Le Conseil Européen n’est pas parvenu à surmonter une division du type de celle qui sépare les cigales et les fourmis. Le premier groupe, avec la France, l’Espagne et l’Italie en tête, a vigoureusement plaidé en faveur d’une solution imaginative, à la hauteur de ce qu’exigeaient les circonstances ; le second, avec les Pays-Bas en avant et l’Allemagne en sous-main, est resté intraitable, jugeant qu’il n’y avait pas d’urgence et donnant à entendre que si leurs partenaires avaient profité du « temps chaud » pour assainir leurs comptes, ils n’en seraient pas là une fois « la bise venue ». Après six heures de débats, les participants se sont donc séparés en reportant à quinzaine la solution du différend.
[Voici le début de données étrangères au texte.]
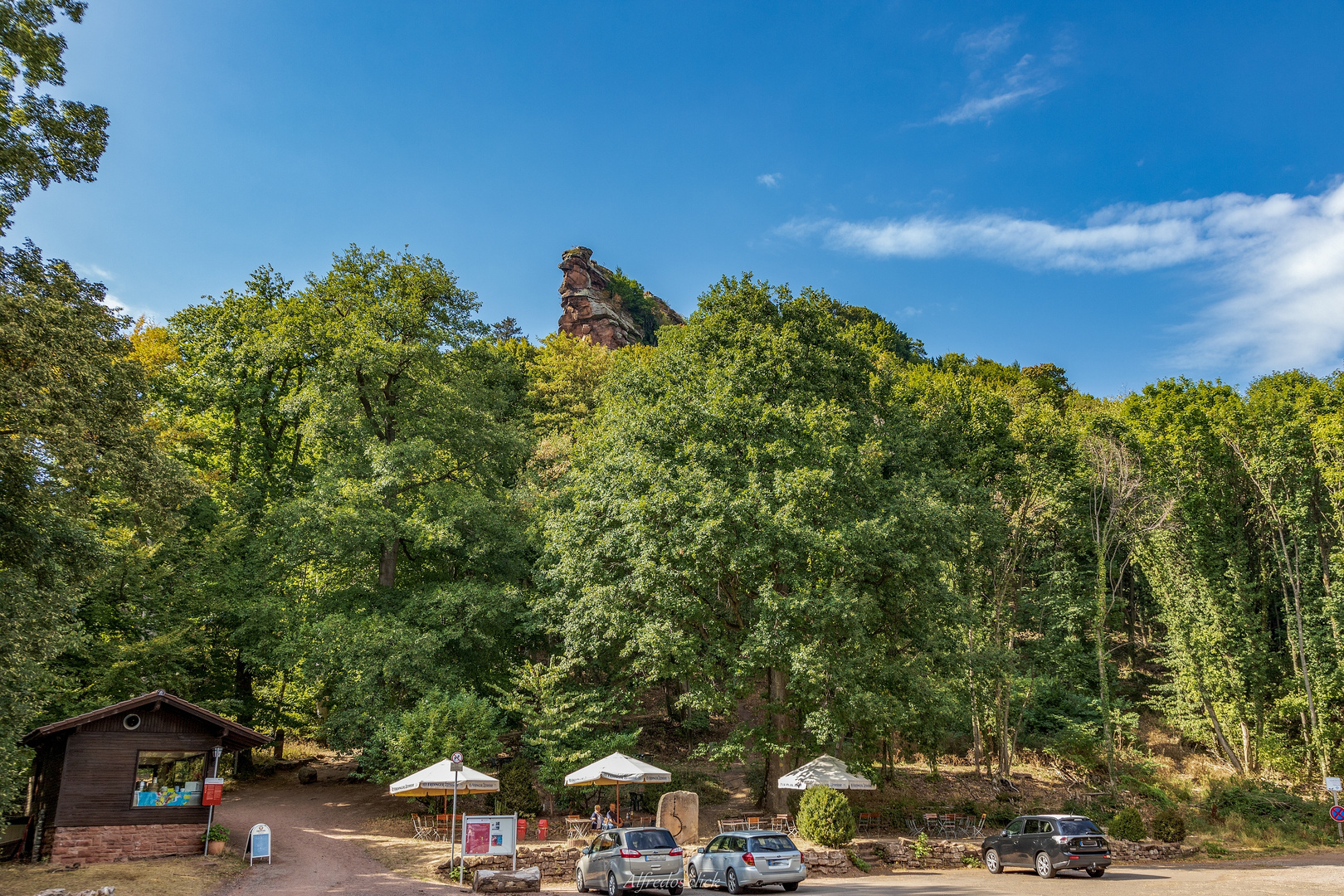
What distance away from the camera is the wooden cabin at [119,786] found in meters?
17.7

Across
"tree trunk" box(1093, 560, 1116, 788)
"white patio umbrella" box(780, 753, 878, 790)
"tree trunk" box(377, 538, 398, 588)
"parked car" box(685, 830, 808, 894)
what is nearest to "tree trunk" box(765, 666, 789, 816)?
"white patio umbrella" box(780, 753, 878, 790)

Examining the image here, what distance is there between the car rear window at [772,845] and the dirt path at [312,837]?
20.3 feet

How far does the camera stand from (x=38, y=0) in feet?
45.9

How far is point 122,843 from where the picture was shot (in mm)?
18031

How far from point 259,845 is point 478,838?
233 inches

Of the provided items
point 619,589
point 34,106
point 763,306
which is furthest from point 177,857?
point 763,306

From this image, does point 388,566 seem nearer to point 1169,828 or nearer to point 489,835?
point 489,835

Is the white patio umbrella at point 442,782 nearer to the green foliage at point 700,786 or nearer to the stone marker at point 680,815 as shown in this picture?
the stone marker at point 680,815

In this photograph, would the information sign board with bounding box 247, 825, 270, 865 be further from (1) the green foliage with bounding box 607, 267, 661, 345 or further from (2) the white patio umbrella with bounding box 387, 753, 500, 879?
(1) the green foliage with bounding box 607, 267, 661, 345

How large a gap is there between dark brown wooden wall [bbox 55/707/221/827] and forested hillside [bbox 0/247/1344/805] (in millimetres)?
1779

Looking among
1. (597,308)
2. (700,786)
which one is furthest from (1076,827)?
(597,308)

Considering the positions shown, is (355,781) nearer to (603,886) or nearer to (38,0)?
(603,886)

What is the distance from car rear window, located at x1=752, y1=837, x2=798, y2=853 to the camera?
1507cm

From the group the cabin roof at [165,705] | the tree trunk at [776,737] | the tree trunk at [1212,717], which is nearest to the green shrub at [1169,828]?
the tree trunk at [776,737]
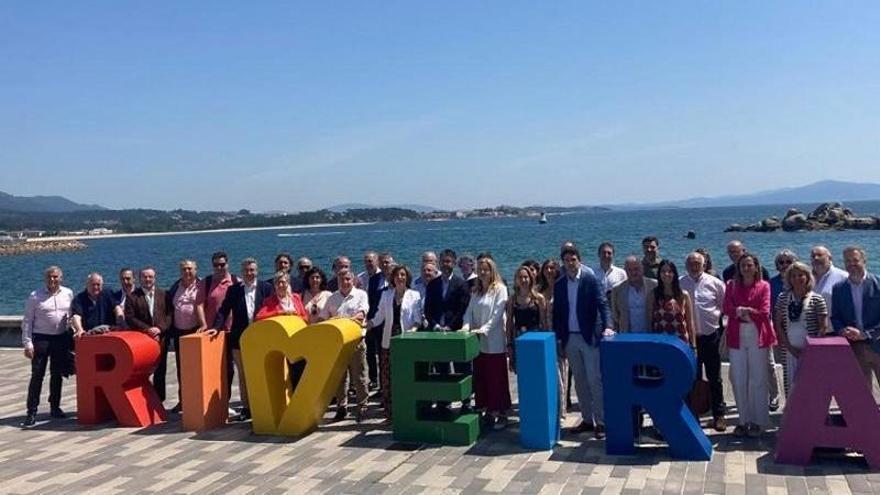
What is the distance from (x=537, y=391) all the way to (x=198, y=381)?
3718 millimetres

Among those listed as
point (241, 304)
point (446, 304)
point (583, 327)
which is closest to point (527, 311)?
point (583, 327)

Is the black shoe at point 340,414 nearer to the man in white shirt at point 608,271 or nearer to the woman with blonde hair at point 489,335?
the woman with blonde hair at point 489,335

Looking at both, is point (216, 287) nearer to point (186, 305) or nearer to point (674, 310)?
point (186, 305)

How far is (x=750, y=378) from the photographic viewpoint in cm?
718

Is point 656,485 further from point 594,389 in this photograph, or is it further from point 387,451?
point 387,451

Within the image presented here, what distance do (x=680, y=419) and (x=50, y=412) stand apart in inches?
296

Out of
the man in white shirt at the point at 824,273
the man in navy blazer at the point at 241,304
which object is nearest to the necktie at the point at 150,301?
the man in navy blazer at the point at 241,304

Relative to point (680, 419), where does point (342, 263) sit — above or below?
above

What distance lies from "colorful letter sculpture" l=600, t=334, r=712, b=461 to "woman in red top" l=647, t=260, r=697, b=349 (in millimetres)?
226

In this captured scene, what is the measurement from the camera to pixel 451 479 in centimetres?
635

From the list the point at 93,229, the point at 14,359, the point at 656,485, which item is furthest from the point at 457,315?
the point at 93,229

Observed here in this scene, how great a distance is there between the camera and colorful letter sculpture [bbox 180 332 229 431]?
27.0ft

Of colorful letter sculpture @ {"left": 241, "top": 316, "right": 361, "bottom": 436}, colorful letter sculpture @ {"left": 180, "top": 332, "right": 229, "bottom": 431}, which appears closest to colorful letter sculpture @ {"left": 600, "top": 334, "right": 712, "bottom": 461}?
colorful letter sculpture @ {"left": 241, "top": 316, "right": 361, "bottom": 436}

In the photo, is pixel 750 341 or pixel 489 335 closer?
pixel 750 341
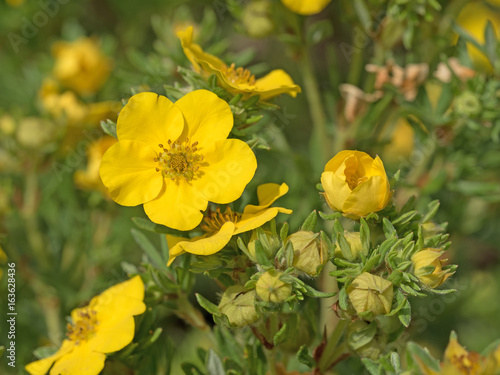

C’est évidemment une situation très décevante, d’autant plus que la ligne de fracture qui divise les Européens sur ce sujet se prolonge sur la question du budget communautaire, elle aussi en plan, au risque de paralyser l’Union au plus mauvais moment. Le fond des choses, c’est que l’Italie est entrée dans la crise avec une dette de 135% de son PIB, qu’elle risque d’en sortir avec 160% : et que son PIB, dix fois supérieur à celui de la Grèce, donne la mesure du problème si la Zone Euro venait à être menacée. Le fond des choses, c’est aussi que l’opinion italienne, à la majorité des deux tiers, regarde l’appartenance à la Zone Euro comme un handicap ; mais que les opinions allemande et néerlandaise se considèrent comme les « vaches à lait » constamment sollicitées par leurs partenaires dépensiers ; et que tout cela nourrit deux sortes de populismes à front renversé mais toujours d’accord pour fustiger la construction communautaire. Depuis dix ans et plus que ces différences de perceptions existent et minent l’Union, on s’étonne qu’elles n’aient pas été plus énergiquement combattues.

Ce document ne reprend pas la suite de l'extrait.